Atlas Survival Shelters is one of a growing number of companies now catering to catastrophe, selling real estate from $100,000 to millions of dollars.

"This is going to protect us against nuclear, biological, chemical attacks, tornadoes, hurricanes, wildfires. If an earthquake comes, it gives you a place to go if your house is destroyed, and looters come, you can take your family underground. You can protect them," Hubbard said.

"How long can you live down here?," Wright asked Hubbard.

"For as long as you have to, as long as you got food or water. Indefinitely. I know a guy who has lived in one, full-time now, for 18 months. He uses it like a home," Hubbard explained.

It's definitely helped business that an ancient Mayan prophecy predicts this Friday may mark some sort of global expiration date.

"The deity Bolon Yokte Ku appears on Dec. 21 of 2012 and he descends and he performs a ritual," Mayan calendar author and researcher, John Major Jenkins, told "Nightline."

Lots of people are now projecting modern anxieties onto that ancient Mayan date, believing the financial system might collapse, or that global warming, solar flares or an act of terrorism might take out the nation's electrical grid.

READ ALSO: Dec. 21, 2012: Why You Should Party Like It's 1999!

However plenty of 2012-er's are not so negative about the Mayan prophecy.
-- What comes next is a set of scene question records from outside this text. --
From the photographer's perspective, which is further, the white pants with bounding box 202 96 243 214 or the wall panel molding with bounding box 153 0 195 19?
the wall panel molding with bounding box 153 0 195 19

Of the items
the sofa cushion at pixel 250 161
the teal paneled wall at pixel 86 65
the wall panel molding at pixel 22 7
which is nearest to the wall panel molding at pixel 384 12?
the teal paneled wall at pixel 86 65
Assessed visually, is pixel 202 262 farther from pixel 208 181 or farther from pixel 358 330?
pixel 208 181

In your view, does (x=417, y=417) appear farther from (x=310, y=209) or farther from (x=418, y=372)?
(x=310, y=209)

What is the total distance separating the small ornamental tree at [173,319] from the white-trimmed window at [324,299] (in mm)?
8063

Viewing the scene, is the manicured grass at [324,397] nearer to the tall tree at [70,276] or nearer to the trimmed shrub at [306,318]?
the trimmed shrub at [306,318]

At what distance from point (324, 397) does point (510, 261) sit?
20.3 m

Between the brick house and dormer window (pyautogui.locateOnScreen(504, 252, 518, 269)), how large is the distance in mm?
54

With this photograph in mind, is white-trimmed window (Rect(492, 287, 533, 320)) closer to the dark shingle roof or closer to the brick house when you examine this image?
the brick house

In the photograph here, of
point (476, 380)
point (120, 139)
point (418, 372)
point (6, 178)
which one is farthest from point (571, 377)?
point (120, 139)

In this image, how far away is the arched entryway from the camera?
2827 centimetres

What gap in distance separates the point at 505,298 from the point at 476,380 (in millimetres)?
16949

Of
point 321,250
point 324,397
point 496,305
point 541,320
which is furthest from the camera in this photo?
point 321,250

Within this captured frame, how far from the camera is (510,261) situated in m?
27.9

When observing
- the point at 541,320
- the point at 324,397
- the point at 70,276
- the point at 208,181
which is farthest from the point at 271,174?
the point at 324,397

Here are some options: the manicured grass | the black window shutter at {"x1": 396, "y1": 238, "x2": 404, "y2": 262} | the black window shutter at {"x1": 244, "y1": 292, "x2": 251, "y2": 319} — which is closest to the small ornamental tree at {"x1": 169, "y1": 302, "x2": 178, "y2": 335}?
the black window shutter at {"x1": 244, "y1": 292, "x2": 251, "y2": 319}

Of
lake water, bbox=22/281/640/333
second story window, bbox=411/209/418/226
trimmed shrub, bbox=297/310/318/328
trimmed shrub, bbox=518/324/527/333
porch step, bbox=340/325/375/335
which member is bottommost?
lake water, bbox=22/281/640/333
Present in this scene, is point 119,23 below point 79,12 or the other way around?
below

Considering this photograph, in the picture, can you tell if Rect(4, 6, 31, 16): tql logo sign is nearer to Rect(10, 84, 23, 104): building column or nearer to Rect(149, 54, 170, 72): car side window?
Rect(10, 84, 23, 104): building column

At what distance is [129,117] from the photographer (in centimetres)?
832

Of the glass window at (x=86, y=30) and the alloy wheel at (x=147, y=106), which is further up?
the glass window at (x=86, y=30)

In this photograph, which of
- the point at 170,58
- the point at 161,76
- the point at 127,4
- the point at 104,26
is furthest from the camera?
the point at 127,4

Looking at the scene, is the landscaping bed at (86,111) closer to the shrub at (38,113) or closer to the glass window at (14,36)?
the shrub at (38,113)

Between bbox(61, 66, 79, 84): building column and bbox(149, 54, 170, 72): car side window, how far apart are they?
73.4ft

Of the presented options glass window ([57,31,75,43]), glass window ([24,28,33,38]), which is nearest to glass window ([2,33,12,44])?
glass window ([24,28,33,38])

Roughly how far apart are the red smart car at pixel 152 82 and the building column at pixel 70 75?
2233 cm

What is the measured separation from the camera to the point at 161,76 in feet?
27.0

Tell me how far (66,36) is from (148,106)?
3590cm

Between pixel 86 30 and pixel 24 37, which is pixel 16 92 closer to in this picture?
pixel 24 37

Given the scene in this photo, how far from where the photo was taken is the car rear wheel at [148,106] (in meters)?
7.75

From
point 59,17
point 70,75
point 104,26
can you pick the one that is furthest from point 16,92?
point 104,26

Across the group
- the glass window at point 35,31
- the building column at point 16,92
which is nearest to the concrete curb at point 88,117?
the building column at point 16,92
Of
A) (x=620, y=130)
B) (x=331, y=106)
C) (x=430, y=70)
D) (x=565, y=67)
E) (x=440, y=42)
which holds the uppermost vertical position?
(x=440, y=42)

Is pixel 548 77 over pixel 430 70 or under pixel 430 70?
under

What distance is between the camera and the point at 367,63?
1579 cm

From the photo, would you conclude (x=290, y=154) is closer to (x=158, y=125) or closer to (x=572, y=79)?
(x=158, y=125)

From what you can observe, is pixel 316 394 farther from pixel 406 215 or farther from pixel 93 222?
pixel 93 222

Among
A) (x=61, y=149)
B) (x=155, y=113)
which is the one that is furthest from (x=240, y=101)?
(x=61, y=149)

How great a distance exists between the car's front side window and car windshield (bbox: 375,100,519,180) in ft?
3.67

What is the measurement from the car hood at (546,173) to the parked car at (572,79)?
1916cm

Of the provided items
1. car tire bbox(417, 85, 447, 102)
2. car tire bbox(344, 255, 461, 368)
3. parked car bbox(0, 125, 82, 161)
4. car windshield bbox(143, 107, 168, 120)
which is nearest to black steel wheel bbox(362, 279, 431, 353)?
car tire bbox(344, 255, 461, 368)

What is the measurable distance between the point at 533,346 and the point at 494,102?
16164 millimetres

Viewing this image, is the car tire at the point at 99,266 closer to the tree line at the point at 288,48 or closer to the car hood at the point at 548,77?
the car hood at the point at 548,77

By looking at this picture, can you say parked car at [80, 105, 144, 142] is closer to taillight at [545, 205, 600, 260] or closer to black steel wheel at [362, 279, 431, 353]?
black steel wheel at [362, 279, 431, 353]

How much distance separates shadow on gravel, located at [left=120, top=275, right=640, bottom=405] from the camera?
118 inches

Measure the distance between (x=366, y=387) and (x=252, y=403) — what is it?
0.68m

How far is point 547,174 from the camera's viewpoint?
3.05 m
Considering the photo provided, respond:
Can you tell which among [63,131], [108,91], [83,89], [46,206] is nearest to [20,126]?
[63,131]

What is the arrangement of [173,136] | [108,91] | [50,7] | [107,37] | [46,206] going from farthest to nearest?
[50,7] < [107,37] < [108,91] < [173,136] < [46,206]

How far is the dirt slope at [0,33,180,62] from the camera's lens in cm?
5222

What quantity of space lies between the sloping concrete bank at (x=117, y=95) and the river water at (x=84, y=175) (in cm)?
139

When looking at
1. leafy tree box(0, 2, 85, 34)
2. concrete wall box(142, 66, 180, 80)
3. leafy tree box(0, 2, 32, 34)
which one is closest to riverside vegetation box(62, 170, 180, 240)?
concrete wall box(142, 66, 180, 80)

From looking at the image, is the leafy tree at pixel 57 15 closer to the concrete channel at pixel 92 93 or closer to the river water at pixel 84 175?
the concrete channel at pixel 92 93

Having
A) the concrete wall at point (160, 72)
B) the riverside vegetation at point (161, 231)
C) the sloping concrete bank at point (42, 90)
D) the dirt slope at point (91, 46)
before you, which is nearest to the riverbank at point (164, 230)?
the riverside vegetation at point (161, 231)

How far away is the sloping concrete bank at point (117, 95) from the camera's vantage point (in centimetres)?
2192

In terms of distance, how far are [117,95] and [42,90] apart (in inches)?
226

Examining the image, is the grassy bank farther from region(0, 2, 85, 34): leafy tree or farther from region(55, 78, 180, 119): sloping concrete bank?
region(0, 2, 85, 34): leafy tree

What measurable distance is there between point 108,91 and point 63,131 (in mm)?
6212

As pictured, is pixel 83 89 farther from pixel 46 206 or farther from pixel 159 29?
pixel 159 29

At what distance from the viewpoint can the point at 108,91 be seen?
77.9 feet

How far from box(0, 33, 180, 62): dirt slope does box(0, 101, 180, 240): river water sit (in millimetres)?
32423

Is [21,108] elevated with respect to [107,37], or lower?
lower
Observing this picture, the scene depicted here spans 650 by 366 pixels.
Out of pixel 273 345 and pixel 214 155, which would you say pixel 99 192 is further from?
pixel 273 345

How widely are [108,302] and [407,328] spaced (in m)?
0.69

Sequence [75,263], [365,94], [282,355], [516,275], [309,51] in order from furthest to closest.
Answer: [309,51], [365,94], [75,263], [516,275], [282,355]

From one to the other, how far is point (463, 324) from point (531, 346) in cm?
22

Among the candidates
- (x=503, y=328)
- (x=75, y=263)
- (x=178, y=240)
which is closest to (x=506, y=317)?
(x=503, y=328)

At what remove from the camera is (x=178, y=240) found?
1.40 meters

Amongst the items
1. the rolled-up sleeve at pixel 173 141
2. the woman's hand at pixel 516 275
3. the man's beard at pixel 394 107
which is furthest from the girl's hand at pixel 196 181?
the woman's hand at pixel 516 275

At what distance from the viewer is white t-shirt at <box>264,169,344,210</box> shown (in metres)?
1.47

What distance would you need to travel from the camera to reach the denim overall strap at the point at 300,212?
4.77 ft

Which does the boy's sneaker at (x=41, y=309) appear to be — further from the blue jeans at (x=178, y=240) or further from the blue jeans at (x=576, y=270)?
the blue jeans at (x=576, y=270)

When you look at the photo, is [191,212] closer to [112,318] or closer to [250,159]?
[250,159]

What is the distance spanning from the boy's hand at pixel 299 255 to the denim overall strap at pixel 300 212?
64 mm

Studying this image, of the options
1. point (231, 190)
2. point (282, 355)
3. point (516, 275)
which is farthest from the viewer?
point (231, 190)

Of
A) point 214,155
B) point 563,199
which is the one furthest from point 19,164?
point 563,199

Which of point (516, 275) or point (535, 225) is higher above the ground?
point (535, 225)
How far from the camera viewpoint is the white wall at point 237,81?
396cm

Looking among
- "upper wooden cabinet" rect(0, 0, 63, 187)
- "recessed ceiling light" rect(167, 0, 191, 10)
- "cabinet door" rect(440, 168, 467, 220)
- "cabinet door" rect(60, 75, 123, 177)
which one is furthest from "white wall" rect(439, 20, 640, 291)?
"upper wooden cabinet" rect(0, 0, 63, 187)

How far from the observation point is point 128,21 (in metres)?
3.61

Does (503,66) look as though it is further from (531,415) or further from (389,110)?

In Mexico, Wright met astrologer Star Moser, who plans to be at the Mayan ruins Friday, praying to her crystal skull.

She believes this will mark the dawn of a new, more enlightened age. But plenty of others do not share the same sentiment.

"I'll be in my shelter in Texas, just in case," Hubbard said. "I'd feel really silly that I went and put in a nice shelter underground and I wasn't in it come Dec. 21."

But right after that, Hubbard plans to return to L.A. to build more of these shelters that he says are strong enough to be around for thousands of years.